(Stored items)
= = =
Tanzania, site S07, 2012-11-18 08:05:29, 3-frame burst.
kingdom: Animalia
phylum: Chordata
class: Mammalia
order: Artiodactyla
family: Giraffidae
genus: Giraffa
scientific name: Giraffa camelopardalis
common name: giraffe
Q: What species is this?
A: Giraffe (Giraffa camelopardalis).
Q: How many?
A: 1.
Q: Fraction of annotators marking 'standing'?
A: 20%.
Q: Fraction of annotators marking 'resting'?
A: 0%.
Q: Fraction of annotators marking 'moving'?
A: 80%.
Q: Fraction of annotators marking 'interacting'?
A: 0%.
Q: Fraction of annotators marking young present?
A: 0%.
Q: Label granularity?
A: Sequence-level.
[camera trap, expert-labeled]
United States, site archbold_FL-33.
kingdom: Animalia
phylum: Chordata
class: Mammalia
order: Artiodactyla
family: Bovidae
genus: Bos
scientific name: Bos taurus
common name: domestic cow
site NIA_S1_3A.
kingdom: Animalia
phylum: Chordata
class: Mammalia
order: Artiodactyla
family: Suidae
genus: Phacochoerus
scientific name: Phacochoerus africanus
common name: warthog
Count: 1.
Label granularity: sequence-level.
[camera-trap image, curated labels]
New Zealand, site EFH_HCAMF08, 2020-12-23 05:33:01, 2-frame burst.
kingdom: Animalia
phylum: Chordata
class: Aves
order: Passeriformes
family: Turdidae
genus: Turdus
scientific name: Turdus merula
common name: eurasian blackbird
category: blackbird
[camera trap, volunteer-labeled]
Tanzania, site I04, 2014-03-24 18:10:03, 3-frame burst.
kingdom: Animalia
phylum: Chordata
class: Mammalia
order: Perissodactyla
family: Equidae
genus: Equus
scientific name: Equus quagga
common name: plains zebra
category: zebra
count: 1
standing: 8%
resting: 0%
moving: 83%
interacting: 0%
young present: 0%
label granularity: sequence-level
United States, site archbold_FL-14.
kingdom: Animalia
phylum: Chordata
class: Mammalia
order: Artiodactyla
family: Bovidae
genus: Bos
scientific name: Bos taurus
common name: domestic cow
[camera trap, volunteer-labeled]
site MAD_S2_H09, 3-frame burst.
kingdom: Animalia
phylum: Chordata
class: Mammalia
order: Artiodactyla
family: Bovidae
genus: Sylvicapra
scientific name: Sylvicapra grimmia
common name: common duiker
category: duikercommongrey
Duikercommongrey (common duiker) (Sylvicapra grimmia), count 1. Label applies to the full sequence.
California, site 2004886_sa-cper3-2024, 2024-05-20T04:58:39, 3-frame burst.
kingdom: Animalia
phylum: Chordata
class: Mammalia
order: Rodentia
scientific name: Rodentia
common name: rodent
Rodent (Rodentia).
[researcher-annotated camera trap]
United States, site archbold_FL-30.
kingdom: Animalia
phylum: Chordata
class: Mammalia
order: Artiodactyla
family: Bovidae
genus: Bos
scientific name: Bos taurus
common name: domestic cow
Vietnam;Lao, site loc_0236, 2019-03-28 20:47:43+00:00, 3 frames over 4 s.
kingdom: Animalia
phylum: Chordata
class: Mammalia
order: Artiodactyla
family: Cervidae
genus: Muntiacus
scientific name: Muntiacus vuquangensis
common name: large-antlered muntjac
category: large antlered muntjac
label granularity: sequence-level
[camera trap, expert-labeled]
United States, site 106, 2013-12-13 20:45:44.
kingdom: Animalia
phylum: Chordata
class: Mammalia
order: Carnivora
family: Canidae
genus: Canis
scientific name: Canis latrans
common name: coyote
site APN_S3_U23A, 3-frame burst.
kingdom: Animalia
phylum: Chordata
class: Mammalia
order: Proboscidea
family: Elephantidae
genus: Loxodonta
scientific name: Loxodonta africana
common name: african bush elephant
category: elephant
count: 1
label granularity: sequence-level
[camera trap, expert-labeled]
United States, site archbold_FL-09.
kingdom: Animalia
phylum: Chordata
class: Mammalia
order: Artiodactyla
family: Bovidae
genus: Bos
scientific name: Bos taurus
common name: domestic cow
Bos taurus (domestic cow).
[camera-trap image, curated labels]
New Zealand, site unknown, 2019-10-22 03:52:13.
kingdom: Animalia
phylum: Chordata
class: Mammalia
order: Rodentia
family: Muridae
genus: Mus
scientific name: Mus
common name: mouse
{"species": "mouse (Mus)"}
= = =
## [ACTION ITEM]
Identify each line in the records above that contains the word "interacting", and copy it out in full.

## [SOLVED PROBLEM]
Q: Fraction of annotators marking 'interacting'?
interacting: 0%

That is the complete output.